__SUPPLIED DATA__:

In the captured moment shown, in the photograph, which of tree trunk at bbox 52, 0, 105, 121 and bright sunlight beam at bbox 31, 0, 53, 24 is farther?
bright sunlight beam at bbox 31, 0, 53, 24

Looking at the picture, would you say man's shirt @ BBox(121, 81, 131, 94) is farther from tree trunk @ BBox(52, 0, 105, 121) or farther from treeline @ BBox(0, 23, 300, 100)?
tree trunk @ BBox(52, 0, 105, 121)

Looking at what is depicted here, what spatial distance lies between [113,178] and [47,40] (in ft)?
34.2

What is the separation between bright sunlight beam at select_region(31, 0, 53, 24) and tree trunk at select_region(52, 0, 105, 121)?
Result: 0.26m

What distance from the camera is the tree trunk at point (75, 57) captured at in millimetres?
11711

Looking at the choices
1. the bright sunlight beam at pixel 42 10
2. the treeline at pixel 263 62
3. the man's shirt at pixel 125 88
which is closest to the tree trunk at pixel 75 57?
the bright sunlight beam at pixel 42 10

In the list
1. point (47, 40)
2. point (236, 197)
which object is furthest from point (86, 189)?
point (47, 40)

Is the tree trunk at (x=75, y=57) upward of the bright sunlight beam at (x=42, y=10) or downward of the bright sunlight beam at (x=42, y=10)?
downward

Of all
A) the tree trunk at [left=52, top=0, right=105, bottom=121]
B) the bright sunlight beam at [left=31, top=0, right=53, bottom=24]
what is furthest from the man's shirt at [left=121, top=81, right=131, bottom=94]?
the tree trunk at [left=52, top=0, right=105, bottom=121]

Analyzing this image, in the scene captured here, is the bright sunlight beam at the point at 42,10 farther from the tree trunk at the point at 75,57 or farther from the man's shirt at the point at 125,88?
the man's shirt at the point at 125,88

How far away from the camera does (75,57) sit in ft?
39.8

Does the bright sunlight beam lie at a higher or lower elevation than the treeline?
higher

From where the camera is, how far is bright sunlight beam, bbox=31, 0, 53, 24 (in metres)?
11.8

__PROBLEM TO WORK ON__:
Print every line of the records exactly. Omit nothing.

__REPLY__:
In the captured moment shown, in the photograph, which of tree trunk at bbox 52, 0, 105, 121 and bright sunlight beam at bbox 31, 0, 53, 24 is farther?
bright sunlight beam at bbox 31, 0, 53, 24

Looking at the picture, would you say man's shirt @ BBox(121, 81, 131, 94) is farther from tree trunk @ BBox(52, 0, 105, 121) or farther from treeline @ BBox(0, 23, 300, 100)?
tree trunk @ BBox(52, 0, 105, 121)

Looking at what is depicted here, what spatial distance lies between [113,178] and [47,40] (in ft)?
34.2

What is the separation between bright sunlight beam at select_region(31, 0, 53, 24) and tree trunk at select_region(52, 0, 105, 121)?
Result: 0.26m

What distance from the camera is the tree trunk at point (75, 57) captured at in millimetres?
11711

Looking at the choices
1. the bright sunlight beam at pixel 42 10
2. the treeline at pixel 263 62
3. the man's shirt at pixel 125 88
which is closest to the tree trunk at pixel 75 57?
the bright sunlight beam at pixel 42 10

In the list
1. point (47, 40)
2. point (236, 197)
which object is furthest from point (86, 189)?
point (47, 40)

Is the tree trunk at (x=75, y=57) upward of the bright sunlight beam at (x=42, y=10) or downward of the bright sunlight beam at (x=42, y=10)?
downward

Of all
A) the tree trunk at [left=52, top=0, right=105, bottom=121]
B) the bright sunlight beam at [left=31, top=0, right=53, bottom=24]
what is furthest from the man's shirt at [left=121, top=81, right=131, bottom=94]?
the tree trunk at [left=52, top=0, right=105, bottom=121]

Analyzing this image, in the scene captured here, is the bright sunlight beam at the point at 42,10 farther from the tree trunk at the point at 75,57 or farther from the man's shirt at the point at 125,88?
the man's shirt at the point at 125,88

How far away from the camera does (75,57) sit in ft?
39.8

Does the bright sunlight beam lie at a higher or lower elevation than the treeline?
higher

From where the camera is, how far is bright sunlight beam, bbox=31, 0, 53, 24 (in metres)?
11.8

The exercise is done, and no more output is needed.